> **What to do**: Each line of the material below should be reproduced exactly.
▽
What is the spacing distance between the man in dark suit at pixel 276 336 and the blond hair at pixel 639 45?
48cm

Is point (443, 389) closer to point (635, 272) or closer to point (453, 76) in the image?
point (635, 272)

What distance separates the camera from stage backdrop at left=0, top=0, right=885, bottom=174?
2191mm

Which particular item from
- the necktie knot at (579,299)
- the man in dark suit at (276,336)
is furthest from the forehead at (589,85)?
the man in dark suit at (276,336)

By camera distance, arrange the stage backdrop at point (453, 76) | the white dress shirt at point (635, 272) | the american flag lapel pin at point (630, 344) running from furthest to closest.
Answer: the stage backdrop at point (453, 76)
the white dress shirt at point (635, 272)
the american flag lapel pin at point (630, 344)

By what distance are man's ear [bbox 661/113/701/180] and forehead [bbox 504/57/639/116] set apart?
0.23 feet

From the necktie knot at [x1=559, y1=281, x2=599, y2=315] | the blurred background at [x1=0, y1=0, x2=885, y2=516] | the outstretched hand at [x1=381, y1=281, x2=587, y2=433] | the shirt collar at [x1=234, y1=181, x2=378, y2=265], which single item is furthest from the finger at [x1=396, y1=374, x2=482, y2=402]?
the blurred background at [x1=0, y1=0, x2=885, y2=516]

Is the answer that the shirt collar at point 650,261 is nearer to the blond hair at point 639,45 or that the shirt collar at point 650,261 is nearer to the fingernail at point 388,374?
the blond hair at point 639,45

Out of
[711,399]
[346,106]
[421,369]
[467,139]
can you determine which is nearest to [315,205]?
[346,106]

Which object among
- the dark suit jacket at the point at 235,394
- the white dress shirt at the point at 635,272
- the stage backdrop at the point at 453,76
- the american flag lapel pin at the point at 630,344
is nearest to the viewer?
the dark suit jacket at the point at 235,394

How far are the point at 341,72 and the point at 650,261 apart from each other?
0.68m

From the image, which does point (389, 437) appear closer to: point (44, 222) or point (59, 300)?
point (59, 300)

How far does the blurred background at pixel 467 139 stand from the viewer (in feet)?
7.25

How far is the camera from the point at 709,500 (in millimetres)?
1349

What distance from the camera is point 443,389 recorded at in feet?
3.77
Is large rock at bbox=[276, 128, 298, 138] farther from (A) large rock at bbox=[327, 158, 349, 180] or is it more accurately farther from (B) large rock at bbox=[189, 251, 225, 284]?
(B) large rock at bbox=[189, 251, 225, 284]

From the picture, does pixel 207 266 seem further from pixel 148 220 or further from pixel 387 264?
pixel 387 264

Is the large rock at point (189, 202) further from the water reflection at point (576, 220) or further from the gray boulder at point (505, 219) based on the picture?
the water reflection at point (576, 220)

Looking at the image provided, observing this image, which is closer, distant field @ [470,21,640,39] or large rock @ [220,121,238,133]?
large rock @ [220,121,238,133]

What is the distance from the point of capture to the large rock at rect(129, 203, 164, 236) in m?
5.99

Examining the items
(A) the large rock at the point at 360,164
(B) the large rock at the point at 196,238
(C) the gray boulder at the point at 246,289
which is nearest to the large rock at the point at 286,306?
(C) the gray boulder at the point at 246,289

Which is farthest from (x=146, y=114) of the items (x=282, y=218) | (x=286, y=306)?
△
> **Exercise output**:
What is the spacing distance between the man in dark suit at pixel 276 336 and the blond hair at pixel 639 45?
48cm

Is point (443, 389) closer to point (635, 272) or closer to point (453, 76) in the image?
point (635, 272)

What distance separates the camera from stage backdrop at left=0, top=0, right=885, bottom=174?
2191mm

Which particular item from
- the necktie knot at (579,299)
- the man in dark suit at (276,336)
is furthest from the forehead at (589,85)?
the man in dark suit at (276,336)

By camera distance, arrange the stage backdrop at point (453, 76) | the white dress shirt at point (635, 272) | the american flag lapel pin at point (630, 344) running from furthest to closest.
Answer: the stage backdrop at point (453, 76)
the white dress shirt at point (635, 272)
the american flag lapel pin at point (630, 344)

By what distance are man's ear [bbox 661/113/701/180] and forehead [bbox 504/57/639/116] set apart?
0.23 feet

From the necktie knot at [x1=559, y1=281, x2=599, y2=315] | the blurred background at [x1=0, y1=0, x2=885, y2=516] | the outstretched hand at [x1=381, y1=281, x2=587, y2=433] | the shirt collar at [x1=234, y1=181, x2=378, y2=265], which single item is furthest from the finger at [x1=396, y1=374, x2=482, y2=402]?
the blurred background at [x1=0, y1=0, x2=885, y2=516]

Is the answer that the shirt collar at point 650,261 is nearer to the blond hair at point 639,45 or that the shirt collar at point 650,261 is nearer to the fingernail at point 388,374?
the blond hair at point 639,45

Out of
[711,399]
[346,106]
[421,369]
[467,139]
can you determine which is nearest to [315,205]?
[346,106]

Which object among
- the dark suit jacket at the point at 235,394
- the white dress shirt at the point at 635,272
- the stage backdrop at the point at 453,76
- the american flag lapel pin at the point at 630,344
is nearest to the viewer?
the dark suit jacket at the point at 235,394

How far are the point at 341,72 and the point at 650,261 apart from each other?
0.68m

From the image, which does point (389, 437) appear closer to: point (44, 222) or point (59, 300)?
point (59, 300)

How far does the blurred background at pixel 467 139 stand from the viewer (in feet)?
7.25

How far is the camera from the point at 709,500 (in millimetres)?
1349

What distance from the camera is point 443,389 recorded at in feet?
3.77
Is large rock at bbox=[276, 128, 298, 138] farther from (A) large rock at bbox=[327, 158, 349, 180] or is it more accurately farther from (B) large rock at bbox=[189, 251, 225, 284]?
(B) large rock at bbox=[189, 251, 225, 284]

From the picture, does pixel 207 266 seem further from pixel 148 220 or further from pixel 387 264?
pixel 387 264

Is the large rock at point (189, 202) further from the water reflection at point (576, 220) or further from the gray boulder at point (505, 219) based on the picture?
the water reflection at point (576, 220)

Looking at the image provided, observing this image, which is closer, distant field @ [470,21,640,39] or large rock @ [220,121,238,133]?
large rock @ [220,121,238,133]

What is the distance from the point of capture to the large rock at rect(129, 203, 164, 236) in m?
5.99

Examining the items
(A) the large rock at the point at 360,164
(B) the large rock at the point at 196,238
(C) the gray boulder at the point at 246,289
which is nearest to the large rock at the point at 286,306?
(C) the gray boulder at the point at 246,289

Which is farthest from (x=146, y=114) of the items (x=282, y=218) | (x=286, y=306)?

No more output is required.